Since there seems to be some interest I have started a sourceforge.net project called "Really Easy Java XML Binding" or "RE:JAXB" since this is sort of a reply to JAXB. Here is the link

I have included POJOs for RSS 1.0 and RSS 2.0 along with unit tests to verify that the mappings from XML and to XML are working correctly. What I am looking for are ways to improve the efficiency of the to and from binding code, as well as POJOs for other common XML formats.

Zse said...

Have you tried out Castor?

http://www.castor.org/xml-mapping.html

It's been around forever, is stable, and is rather easy to use.

John Valentino said...

"Have you tried out Castor? http://www.castor.org/xml-mapping.html It's been around forever, is stable, and is rather easy to use."
- zse

I haven't looked at it before, but it looks like a good XML-POJO binding. I don't want to have to use external binding definitions though like with JiBX.

Mikhail Koryak said...

I hope you blog more frequently that you have been doing on average since 2005 =) Ill be checking this blog for more new betterer stuff

yesilay&danijay said...

You can try to use rhino script in java 6 that implements E4X like Flex.

Ivan said...

I think xml actually works better if you model it as a ResultSet and then iterate over nodes selected via Xpath and then use those to map.
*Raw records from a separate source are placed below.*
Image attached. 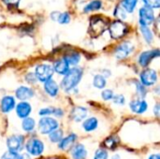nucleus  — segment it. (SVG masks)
Here are the masks:
<instances>
[{
	"mask_svg": "<svg viewBox=\"0 0 160 159\" xmlns=\"http://www.w3.org/2000/svg\"><path fill=\"white\" fill-rule=\"evenodd\" d=\"M82 76V70L80 67H74L68 71L67 74H65V77L63 78L61 82V87L64 91L69 92L73 90L78 83L80 82Z\"/></svg>",
	"mask_w": 160,
	"mask_h": 159,
	"instance_id": "obj_1",
	"label": "nucleus"
},
{
	"mask_svg": "<svg viewBox=\"0 0 160 159\" xmlns=\"http://www.w3.org/2000/svg\"><path fill=\"white\" fill-rule=\"evenodd\" d=\"M108 28V22L101 17L96 16L91 19L88 32L93 38H98L100 37Z\"/></svg>",
	"mask_w": 160,
	"mask_h": 159,
	"instance_id": "obj_2",
	"label": "nucleus"
},
{
	"mask_svg": "<svg viewBox=\"0 0 160 159\" xmlns=\"http://www.w3.org/2000/svg\"><path fill=\"white\" fill-rule=\"evenodd\" d=\"M109 31H110L111 37L113 39H119V38H122L128 33V27L125 22L121 21H115L110 25Z\"/></svg>",
	"mask_w": 160,
	"mask_h": 159,
	"instance_id": "obj_3",
	"label": "nucleus"
},
{
	"mask_svg": "<svg viewBox=\"0 0 160 159\" xmlns=\"http://www.w3.org/2000/svg\"><path fill=\"white\" fill-rule=\"evenodd\" d=\"M53 67L47 64H42L37 67L35 75L37 79L40 82H46L50 79H52L53 74Z\"/></svg>",
	"mask_w": 160,
	"mask_h": 159,
	"instance_id": "obj_4",
	"label": "nucleus"
},
{
	"mask_svg": "<svg viewBox=\"0 0 160 159\" xmlns=\"http://www.w3.org/2000/svg\"><path fill=\"white\" fill-rule=\"evenodd\" d=\"M38 127L41 134H49L52 130L58 128V122L51 117H43L39 120Z\"/></svg>",
	"mask_w": 160,
	"mask_h": 159,
	"instance_id": "obj_5",
	"label": "nucleus"
},
{
	"mask_svg": "<svg viewBox=\"0 0 160 159\" xmlns=\"http://www.w3.org/2000/svg\"><path fill=\"white\" fill-rule=\"evenodd\" d=\"M25 149L32 156H40L43 153L44 144L40 140L30 139L25 144Z\"/></svg>",
	"mask_w": 160,
	"mask_h": 159,
	"instance_id": "obj_6",
	"label": "nucleus"
},
{
	"mask_svg": "<svg viewBox=\"0 0 160 159\" xmlns=\"http://www.w3.org/2000/svg\"><path fill=\"white\" fill-rule=\"evenodd\" d=\"M24 138L22 135H13L7 140V146L8 151L19 153L23 148Z\"/></svg>",
	"mask_w": 160,
	"mask_h": 159,
	"instance_id": "obj_7",
	"label": "nucleus"
},
{
	"mask_svg": "<svg viewBox=\"0 0 160 159\" xmlns=\"http://www.w3.org/2000/svg\"><path fill=\"white\" fill-rule=\"evenodd\" d=\"M155 13L152 7H143L140 9V23L141 25L148 26L154 22Z\"/></svg>",
	"mask_w": 160,
	"mask_h": 159,
	"instance_id": "obj_8",
	"label": "nucleus"
},
{
	"mask_svg": "<svg viewBox=\"0 0 160 159\" xmlns=\"http://www.w3.org/2000/svg\"><path fill=\"white\" fill-rule=\"evenodd\" d=\"M158 80V74L154 69H146L142 72L141 74V81L142 84L144 86H151L153 85Z\"/></svg>",
	"mask_w": 160,
	"mask_h": 159,
	"instance_id": "obj_9",
	"label": "nucleus"
},
{
	"mask_svg": "<svg viewBox=\"0 0 160 159\" xmlns=\"http://www.w3.org/2000/svg\"><path fill=\"white\" fill-rule=\"evenodd\" d=\"M133 51V46L131 43L126 41L120 44L115 50V56L117 59H124L128 56Z\"/></svg>",
	"mask_w": 160,
	"mask_h": 159,
	"instance_id": "obj_10",
	"label": "nucleus"
},
{
	"mask_svg": "<svg viewBox=\"0 0 160 159\" xmlns=\"http://www.w3.org/2000/svg\"><path fill=\"white\" fill-rule=\"evenodd\" d=\"M159 56V51L155 50V51H148L142 52L140 57H139V63L142 67H147L150 62L155 58Z\"/></svg>",
	"mask_w": 160,
	"mask_h": 159,
	"instance_id": "obj_11",
	"label": "nucleus"
},
{
	"mask_svg": "<svg viewBox=\"0 0 160 159\" xmlns=\"http://www.w3.org/2000/svg\"><path fill=\"white\" fill-rule=\"evenodd\" d=\"M129 107H130V109H131V111H132L133 112L142 114V113H143L144 112L147 111L148 105H147V102H146L145 100L137 99V100L131 101L130 104H129Z\"/></svg>",
	"mask_w": 160,
	"mask_h": 159,
	"instance_id": "obj_12",
	"label": "nucleus"
},
{
	"mask_svg": "<svg viewBox=\"0 0 160 159\" xmlns=\"http://www.w3.org/2000/svg\"><path fill=\"white\" fill-rule=\"evenodd\" d=\"M0 107H1V111L3 112H5V113L9 112L15 107V99H14V97H12L10 96L4 97L1 99Z\"/></svg>",
	"mask_w": 160,
	"mask_h": 159,
	"instance_id": "obj_13",
	"label": "nucleus"
},
{
	"mask_svg": "<svg viewBox=\"0 0 160 159\" xmlns=\"http://www.w3.org/2000/svg\"><path fill=\"white\" fill-rule=\"evenodd\" d=\"M31 105L27 102H21L16 106V113L20 118H26L31 112Z\"/></svg>",
	"mask_w": 160,
	"mask_h": 159,
	"instance_id": "obj_14",
	"label": "nucleus"
},
{
	"mask_svg": "<svg viewBox=\"0 0 160 159\" xmlns=\"http://www.w3.org/2000/svg\"><path fill=\"white\" fill-rule=\"evenodd\" d=\"M34 96V92L32 89H30L29 87H25V86H20L17 90H16V97L20 100H26L31 98Z\"/></svg>",
	"mask_w": 160,
	"mask_h": 159,
	"instance_id": "obj_15",
	"label": "nucleus"
},
{
	"mask_svg": "<svg viewBox=\"0 0 160 159\" xmlns=\"http://www.w3.org/2000/svg\"><path fill=\"white\" fill-rule=\"evenodd\" d=\"M86 156L87 151L82 144H77L71 150V157L73 159H84Z\"/></svg>",
	"mask_w": 160,
	"mask_h": 159,
	"instance_id": "obj_16",
	"label": "nucleus"
},
{
	"mask_svg": "<svg viewBox=\"0 0 160 159\" xmlns=\"http://www.w3.org/2000/svg\"><path fill=\"white\" fill-rule=\"evenodd\" d=\"M87 115V110L82 107H76L71 112V117L75 122H81L85 119Z\"/></svg>",
	"mask_w": 160,
	"mask_h": 159,
	"instance_id": "obj_17",
	"label": "nucleus"
},
{
	"mask_svg": "<svg viewBox=\"0 0 160 159\" xmlns=\"http://www.w3.org/2000/svg\"><path fill=\"white\" fill-rule=\"evenodd\" d=\"M76 140H77V135L76 134H70L59 142V148L61 150H68L74 144Z\"/></svg>",
	"mask_w": 160,
	"mask_h": 159,
	"instance_id": "obj_18",
	"label": "nucleus"
},
{
	"mask_svg": "<svg viewBox=\"0 0 160 159\" xmlns=\"http://www.w3.org/2000/svg\"><path fill=\"white\" fill-rule=\"evenodd\" d=\"M44 88H45V91L48 95H50L51 97H55L57 96L58 94V91H59V87L57 85V83L52 81V79L48 80L45 82V84H44Z\"/></svg>",
	"mask_w": 160,
	"mask_h": 159,
	"instance_id": "obj_19",
	"label": "nucleus"
},
{
	"mask_svg": "<svg viewBox=\"0 0 160 159\" xmlns=\"http://www.w3.org/2000/svg\"><path fill=\"white\" fill-rule=\"evenodd\" d=\"M53 70L56 71L58 74L61 75H65L68 73V71L69 70V65L63 59V60H59L54 64L53 67Z\"/></svg>",
	"mask_w": 160,
	"mask_h": 159,
	"instance_id": "obj_20",
	"label": "nucleus"
},
{
	"mask_svg": "<svg viewBox=\"0 0 160 159\" xmlns=\"http://www.w3.org/2000/svg\"><path fill=\"white\" fill-rule=\"evenodd\" d=\"M98 119L95 118V117H91V118L86 119V120L83 122L82 127H83V129H84L86 132H91V131L95 130V129L98 127Z\"/></svg>",
	"mask_w": 160,
	"mask_h": 159,
	"instance_id": "obj_21",
	"label": "nucleus"
},
{
	"mask_svg": "<svg viewBox=\"0 0 160 159\" xmlns=\"http://www.w3.org/2000/svg\"><path fill=\"white\" fill-rule=\"evenodd\" d=\"M39 115L41 116H46V115H51L53 114L57 117H61L64 114V112L60 109H55V108H45L39 111L38 112Z\"/></svg>",
	"mask_w": 160,
	"mask_h": 159,
	"instance_id": "obj_22",
	"label": "nucleus"
},
{
	"mask_svg": "<svg viewBox=\"0 0 160 159\" xmlns=\"http://www.w3.org/2000/svg\"><path fill=\"white\" fill-rule=\"evenodd\" d=\"M80 59H81V55L78 52H71V53L65 55V57H64V60L68 65H72V66L77 65L80 62Z\"/></svg>",
	"mask_w": 160,
	"mask_h": 159,
	"instance_id": "obj_23",
	"label": "nucleus"
},
{
	"mask_svg": "<svg viewBox=\"0 0 160 159\" xmlns=\"http://www.w3.org/2000/svg\"><path fill=\"white\" fill-rule=\"evenodd\" d=\"M138 4V0H122V7L125 11L132 13Z\"/></svg>",
	"mask_w": 160,
	"mask_h": 159,
	"instance_id": "obj_24",
	"label": "nucleus"
},
{
	"mask_svg": "<svg viewBox=\"0 0 160 159\" xmlns=\"http://www.w3.org/2000/svg\"><path fill=\"white\" fill-rule=\"evenodd\" d=\"M35 120L32 119V118H29V117H26V118H23V121H22V129L26 132H30L32 131L34 128H35Z\"/></svg>",
	"mask_w": 160,
	"mask_h": 159,
	"instance_id": "obj_25",
	"label": "nucleus"
},
{
	"mask_svg": "<svg viewBox=\"0 0 160 159\" xmlns=\"http://www.w3.org/2000/svg\"><path fill=\"white\" fill-rule=\"evenodd\" d=\"M49 138L52 142H59L63 139V131L61 129H54L49 133Z\"/></svg>",
	"mask_w": 160,
	"mask_h": 159,
	"instance_id": "obj_26",
	"label": "nucleus"
},
{
	"mask_svg": "<svg viewBox=\"0 0 160 159\" xmlns=\"http://www.w3.org/2000/svg\"><path fill=\"white\" fill-rule=\"evenodd\" d=\"M102 6V3L101 1L99 0H94L92 2H90L87 6L84 7V9L83 11L84 12H90V11H93V10H98Z\"/></svg>",
	"mask_w": 160,
	"mask_h": 159,
	"instance_id": "obj_27",
	"label": "nucleus"
},
{
	"mask_svg": "<svg viewBox=\"0 0 160 159\" xmlns=\"http://www.w3.org/2000/svg\"><path fill=\"white\" fill-rule=\"evenodd\" d=\"M141 30L143 35V37L147 43H151L153 41V33L146 25H141Z\"/></svg>",
	"mask_w": 160,
	"mask_h": 159,
	"instance_id": "obj_28",
	"label": "nucleus"
},
{
	"mask_svg": "<svg viewBox=\"0 0 160 159\" xmlns=\"http://www.w3.org/2000/svg\"><path fill=\"white\" fill-rule=\"evenodd\" d=\"M94 85L98 88V89H102L106 86V80L102 75H96L93 81Z\"/></svg>",
	"mask_w": 160,
	"mask_h": 159,
	"instance_id": "obj_29",
	"label": "nucleus"
},
{
	"mask_svg": "<svg viewBox=\"0 0 160 159\" xmlns=\"http://www.w3.org/2000/svg\"><path fill=\"white\" fill-rule=\"evenodd\" d=\"M0 159H22V155H20L17 152L8 151L1 157Z\"/></svg>",
	"mask_w": 160,
	"mask_h": 159,
	"instance_id": "obj_30",
	"label": "nucleus"
},
{
	"mask_svg": "<svg viewBox=\"0 0 160 159\" xmlns=\"http://www.w3.org/2000/svg\"><path fill=\"white\" fill-rule=\"evenodd\" d=\"M57 21L59 22V23L61 24H67L70 21V16L68 12H64V13H60L59 16H58V19Z\"/></svg>",
	"mask_w": 160,
	"mask_h": 159,
	"instance_id": "obj_31",
	"label": "nucleus"
},
{
	"mask_svg": "<svg viewBox=\"0 0 160 159\" xmlns=\"http://www.w3.org/2000/svg\"><path fill=\"white\" fill-rule=\"evenodd\" d=\"M109 158V155L108 152L104 149H98L96 152L95 157L94 159H108Z\"/></svg>",
	"mask_w": 160,
	"mask_h": 159,
	"instance_id": "obj_32",
	"label": "nucleus"
},
{
	"mask_svg": "<svg viewBox=\"0 0 160 159\" xmlns=\"http://www.w3.org/2000/svg\"><path fill=\"white\" fill-rule=\"evenodd\" d=\"M143 2L147 7H150L152 8H158L160 6V0H143Z\"/></svg>",
	"mask_w": 160,
	"mask_h": 159,
	"instance_id": "obj_33",
	"label": "nucleus"
},
{
	"mask_svg": "<svg viewBox=\"0 0 160 159\" xmlns=\"http://www.w3.org/2000/svg\"><path fill=\"white\" fill-rule=\"evenodd\" d=\"M136 86H137V93L142 97H143L145 95H146V90H145V87L143 84L140 83V82H137L136 83Z\"/></svg>",
	"mask_w": 160,
	"mask_h": 159,
	"instance_id": "obj_34",
	"label": "nucleus"
},
{
	"mask_svg": "<svg viewBox=\"0 0 160 159\" xmlns=\"http://www.w3.org/2000/svg\"><path fill=\"white\" fill-rule=\"evenodd\" d=\"M101 97L104 100H111L113 97V93L112 90H104L101 94Z\"/></svg>",
	"mask_w": 160,
	"mask_h": 159,
	"instance_id": "obj_35",
	"label": "nucleus"
},
{
	"mask_svg": "<svg viewBox=\"0 0 160 159\" xmlns=\"http://www.w3.org/2000/svg\"><path fill=\"white\" fill-rule=\"evenodd\" d=\"M112 99H113V102L117 105H124L125 104V97L122 95L113 96Z\"/></svg>",
	"mask_w": 160,
	"mask_h": 159,
	"instance_id": "obj_36",
	"label": "nucleus"
},
{
	"mask_svg": "<svg viewBox=\"0 0 160 159\" xmlns=\"http://www.w3.org/2000/svg\"><path fill=\"white\" fill-rule=\"evenodd\" d=\"M114 15L117 16V17H120L121 19H126V14H125V9L120 7H117L115 8V11H114Z\"/></svg>",
	"mask_w": 160,
	"mask_h": 159,
	"instance_id": "obj_37",
	"label": "nucleus"
},
{
	"mask_svg": "<svg viewBox=\"0 0 160 159\" xmlns=\"http://www.w3.org/2000/svg\"><path fill=\"white\" fill-rule=\"evenodd\" d=\"M25 80L27 81V82H29V83H31V84L35 83V82L38 81L36 75H35V74H32V73H29V74L25 77Z\"/></svg>",
	"mask_w": 160,
	"mask_h": 159,
	"instance_id": "obj_38",
	"label": "nucleus"
},
{
	"mask_svg": "<svg viewBox=\"0 0 160 159\" xmlns=\"http://www.w3.org/2000/svg\"><path fill=\"white\" fill-rule=\"evenodd\" d=\"M105 144L109 147V148H112L115 144V140L114 138H109L105 141Z\"/></svg>",
	"mask_w": 160,
	"mask_h": 159,
	"instance_id": "obj_39",
	"label": "nucleus"
},
{
	"mask_svg": "<svg viewBox=\"0 0 160 159\" xmlns=\"http://www.w3.org/2000/svg\"><path fill=\"white\" fill-rule=\"evenodd\" d=\"M3 2L5 4H7L8 6H10V7H13V6H18L19 5V2L20 0H3Z\"/></svg>",
	"mask_w": 160,
	"mask_h": 159,
	"instance_id": "obj_40",
	"label": "nucleus"
},
{
	"mask_svg": "<svg viewBox=\"0 0 160 159\" xmlns=\"http://www.w3.org/2000/svg\"><path fill=\"white\" fill-rule=\"evenodd\" d=\"M155 113H156V115L157 116H158L159 115V105L158 104V105H156V108H155Z\"/></svg>",
	"mask_w": 160,
	"mask_h": 159,
	"instance_id": "obj_41",
	"label": "nucleus"
},
{
	"mask_svg": "<svg viewBox=\"0 0 160 159\" xmlns=\"http://www.w3.org/2000/svg\"><path fill=\"white\" fill-rule=\"evenodd\" d=\"M149 159H160V157L159 155H158V154H156V155H152Z\"/></svg>",
	"mask_w": 160,
	"mask_h": 159,
	"instance_id": "obj_42",
	"label": "nucleus"
},
{
	"mask_svg": "<svg viewBox=\"0 0 160 159\" xmlns=\"http://www.w3.org/2000/svg\"><path fill=\"white\" fill-rule=\"evenodd\" d=\"M112 159H121V157H120V156H119V155H114Z\"/></svg>",
	"mask_w": 160,
	"mask_h": 159,
	"instance_id": "obj_43",
	"label": "nucleus"
}]
</instances>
The thing about placing Annotations on field names is that it fixes one type of xml format to your pojo. What about namespaces? Other twists on simple xml formats like atom?
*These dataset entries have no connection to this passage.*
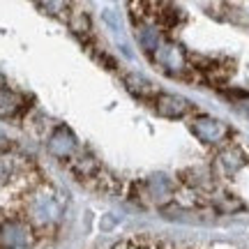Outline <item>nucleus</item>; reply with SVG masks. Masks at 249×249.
Here are the masks:
<instances>
[{
    "label": "nucleus",
    "instance_id": "obj_1",
    "mask_svg": "<svg viewBox=\"0 0 249 249\" xmlns=\"http://www.w3.org/2000/svg\"><path fill=\"white\" fill-rule=\"evenodd\" d=\"M0 245L7 249H26L30 245V229L18 219L5 222L0 226Z\"/></svg>",
    "mask_w": 249,
    "mask_h": 249
},
{
    "label": "nucleus",
    "instance_id": "obj_2",
    "mask_svg": "<svg viewBox=\"0 0 249 249\" xmlns=\"http://www.w3.org/2000/svg\"><path fill=\"white\" fill-rule=\"evenodd\" d=\"M49 150H51V155L58 157V160H71V157L79 152V143H76L74 134H71L67 127H58V129L51 134Z\"/></svg>",
    "mask_w": 249,
    "mask_h": 249
},
{
    "label": "nucleus",
    "instance_id": "obj_3",
    "mask_svg": "<svg viewBox=\"0 0 249 249\" xmlns=\"http://www.w3.org/2000/svg\"><path fill=\"white\" fill-rule=\"evenodd\" d=\"M74 176L81 180H92L99 176V161L95 160V155L88 150H79L70 161Z\"/></svg>",
    "mask_w": 249,
    "mask_h": 249
},
{
    "label": "nucleus",
    "instance_id": "obj_4",
    "mask_svg": "<svg viewBox=\"0 0 249 249\" xmlns=\"http://www.w3.org/2000/svg\"><path fill=\"white\" fill-rule=\"evenodd\" d=\"M26 108H28V104L23 95H18L14 90L0 86V118H5V120L7 118H18Z\"/></svg>",
    "mask_w": 249,
    "mask_h": 249
},
{
    "label": "nucleus",
    "instance_id": "obj_5",
    "mask_svg": "<svg viewBox=\"0 0 249 249\" xmlns=\"http://www.w3.org/2000/svg\"><path fill=\"white\" fill-rule=\"evenodd\" d=\"M155 104H157V111L164 118H182L189 111V102L187 99L178 97V95H166V92L157 95Z\"/></svg>",
    "mask_w": 249,
    "mask_h": 249
},
{
    "label": "nucleus",
    "instance_id": "obj_6",
    "mask_svg": "<svg viewBox=\"0 0 249 249\" xmlns=\"http://www.w3.org/2000/svg\"><path fill=\"white\" fill-rule=\"evenodd\" d=\"M192 132L201 139V141H208V143H217L224 139V134H226V127L222 123H217L213 118H198L194 120L192 124Z\"/></svg>",
    "mask_w": 249,
    "mask_h": 249
},
{
    "label": "nucleus",
    "instance_id": "obj_7",
    "mask_svg": "<svg viewBox=\"0 0 249 249\" xmlns=\"http://www.w3.org/2000/svg\"><path fill=\"white\" fill-rule=\"evenodd\" d=\"M70 28L74 30V35L83 39V44H88V39L92 37V26H90V17L86 12H74L70 17Z\"/></svg>",
    "mask_w": 249,
    "mask_h": 249
},
{
    "label": "nucleus",
    "instance_id": "obj_8",
    "mask_svg": "<svg viewBox=\"0 0 249 249\" xmlns=\"http://www.w3.org/2000/svg\"><path fill=\"white\" fill-rule=\"evenodd\" d=\"M124 86H127V90L132 92V95H136V97H148L152 92V86L148 79H143L141 74H124Z\"/></svg>",
    "mask_w": 249,
    "mask_h": 249
},
{
    "label": "nucleus",
    "instance_id": "obj_9",
    "mask_svg": "<svg viewBox=\"0 0 249 249\" xmlns=\"http://www.w3.org/2000/svg\"><path fill=\"white\" fill-rule=\"evenodd\" d=\"M157 62L164 70H180L182 67V55L173 46H160L157 49Z\"/></svg>",
    "mask_w": 249,
    "mask_h": 249
},
{
    "label": "nucleus",
    "instance_id": "obj_10",
    "mask_svg": "<svg viewBox=\"0 0 249 249\" xmlns=\"http://www.w3.org/2000/svg\"><path fill=\"white\" fill-rule=\"evenodd\" d=\"M219 161L222 164H226V169L229 171H235V169H240L242 164H245V160H242V155L235 148H231V150H226L222 152V157H219Z\"/></svg>",
    "mask_w": 249,
    "mask_h": 249
}]
</instances>
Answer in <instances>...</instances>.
Instead consider the following pseuedocode...


XmlDataSource xds = new XmlDataSource();
xds.namespace('custom', CUSTOM_URI);

XmlResultSet xrs = XmlClass.xpath('/rss/model/item, /rss/channel/custom:item');
List< Item > items = new ArrayList< Item >();
while (xrs.next()) {
Item item = new Item();
item.setTitle(xrs.getString('title');
item.setDescription(xrs.getString('description');
items.add(item);
}

// do something with the items...

With a little auto-naming magic present in many of todays frameworks, the actual loop could be done for you,
and you get an easy to understand, non-invasive way to get data out of xml.

Either way, great article. There are def a lot of people out there who find current mapping methods unacceptable.

John Valentino said...

This works with namespaces as well. For example you could use an annotation to map dc:author to a class field called dcAuthor.

Yes, I am looking to fix an XML format to a POJO for my particular use. This may not always be the case though as you have pointed out, where a ResultSet may be what you need instead.

S├ębastien said...

I used XStream recently and if you write a little wrapper class, it's really a one liner to go from objects to xml and back. The great thing is that you don't even need to touch your classes.

Tony said...

Let me be the fourth person to say XStream. Why reinvent the wheel, unless you are just doing it for kicks.

Davie Lang said...

Good article.

Along the same lines, I found SimpleXML excellent.

http://simple.sourceforge.net/home.php

Felipe Coury said...

Your library is the best thing since sliced bread. Awesome! Thank you!

Kalpesh Soni said...

I have used castor before
its awesome

I even use their marshal api to debug my java object values

:D

ygor said...

A big thanks to all for pointing to XStream. This is just, what I have been looking for.